SUPPLIED RECORDS -
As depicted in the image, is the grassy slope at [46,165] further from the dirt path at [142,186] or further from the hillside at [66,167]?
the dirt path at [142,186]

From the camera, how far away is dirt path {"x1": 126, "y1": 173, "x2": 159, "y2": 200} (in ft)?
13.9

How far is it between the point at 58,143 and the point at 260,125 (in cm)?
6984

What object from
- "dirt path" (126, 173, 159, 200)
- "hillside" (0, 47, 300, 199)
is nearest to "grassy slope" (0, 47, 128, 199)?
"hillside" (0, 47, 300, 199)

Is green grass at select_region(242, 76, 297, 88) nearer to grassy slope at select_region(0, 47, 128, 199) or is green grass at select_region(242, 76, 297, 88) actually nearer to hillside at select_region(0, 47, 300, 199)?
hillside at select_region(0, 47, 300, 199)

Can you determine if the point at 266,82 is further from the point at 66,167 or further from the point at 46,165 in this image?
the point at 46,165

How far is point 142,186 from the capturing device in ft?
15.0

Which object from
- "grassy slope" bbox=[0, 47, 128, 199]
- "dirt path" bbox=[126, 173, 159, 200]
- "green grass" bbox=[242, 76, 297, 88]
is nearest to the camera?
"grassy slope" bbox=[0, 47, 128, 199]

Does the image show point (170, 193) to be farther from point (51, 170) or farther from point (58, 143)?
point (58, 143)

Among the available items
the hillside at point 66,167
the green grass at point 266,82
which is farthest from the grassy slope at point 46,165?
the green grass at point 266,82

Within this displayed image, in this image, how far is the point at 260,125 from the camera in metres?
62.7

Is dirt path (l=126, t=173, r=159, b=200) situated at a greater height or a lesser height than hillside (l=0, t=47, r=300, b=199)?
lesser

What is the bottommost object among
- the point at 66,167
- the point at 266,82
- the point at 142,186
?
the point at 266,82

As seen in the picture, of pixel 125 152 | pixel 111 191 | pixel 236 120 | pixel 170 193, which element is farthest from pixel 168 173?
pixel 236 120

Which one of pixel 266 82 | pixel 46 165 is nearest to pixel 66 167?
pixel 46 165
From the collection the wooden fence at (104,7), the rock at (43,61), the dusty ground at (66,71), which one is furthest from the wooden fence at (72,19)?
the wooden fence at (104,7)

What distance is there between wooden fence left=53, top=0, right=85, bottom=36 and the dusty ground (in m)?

YOUR INSTRUCTIONS - Transcribe the records above exactly as they appear.

ANSWER BELOW -
As depicted in the image, is the grassy slope at [46,165] further from the dirt path at [142,186] or further from the hillside at [66,167]?
the dirt path at [142,186]

From the camera, how far away is dirt path {"x1": 126, "y1": 173, "x2": 159, "y2": 200} (in ft)?
13.9

How far is it between the point at 58,143 and the point at 260,125 (in cm)?
6984

What object from
- "dirt path" (126, 173, 159, 200)
- "hillside" (0, 47, 300, 199)
is nearest to "grassy slope" (0, 47, 128, 199)?
"hillside" (0, 47, 300, 199)

Is green grass at select_region(242, 76, 297, 88) nearer to grassy slope at select_region(0, 47, 128, 199) or is green grass at select_region(242, 76, 297, 88) actually nearer to hillside at select_region(0, 47, 300, 199)?
hillside at select_region(0, 47, 300, 199)

Can you determine if the point at 266,82 is further from the point at 66,167 or further from the point at 46,165 in this image?
the point at 46,165

How far is point 142,186 from the capturing device in ft?
15.0

Which object from
- "grassy slope" bbox=[0, 47, 128, 199]
- "dirt path" bbox=[126, 173, 159, 200]
- "green grass" bbox=[242, 76, 297, 88]
is nearest to the camera?
"grassy slope" bbox=[0, 47, 128, 199]

Does the image show point (170, 193) to be farther from point (51, 170) or farther from point (58, 143)?
point (58, 143)

Among the available items
the hillside at point 66,167
the green grass at point 266,82
which is farthest from the grassy slope at point 46,165?
the green grass at point 266,82

Within this displayed image, in this image, how far is the point at 260,125 from the camera in metres?
62.7

Is dirt path (l=126, t=173, r=159, b=200) situated at a greater height or a lesser height than hillside (l=0, t=47, r=300, b=199)?
lesser

What is the bottommost object among
- the point at 66,167
- the point at 266,82
- the point at 142,186
?
the point at 266,82

As seen in the picture, of pixel 125 152 | pixel 111 191 | pixel 236 120 | pixel 170 193, which element is farthest from pixel 168 173?
pixel 236 120

Which one of pixel 266 82 | pixel 46 165 is nearest to pixel 66 167?
pixel 46 165
From the collection the wooden fence at (104,7), the rock at (43,61), the dusty ground at (66,71), which one is furthest from the wooden fence at (72,19)?
the wooden fence at (104,7)

What distance is there between wooden fence left=53, top=0, right=85, bottom=36 and the dusty ground (in m)?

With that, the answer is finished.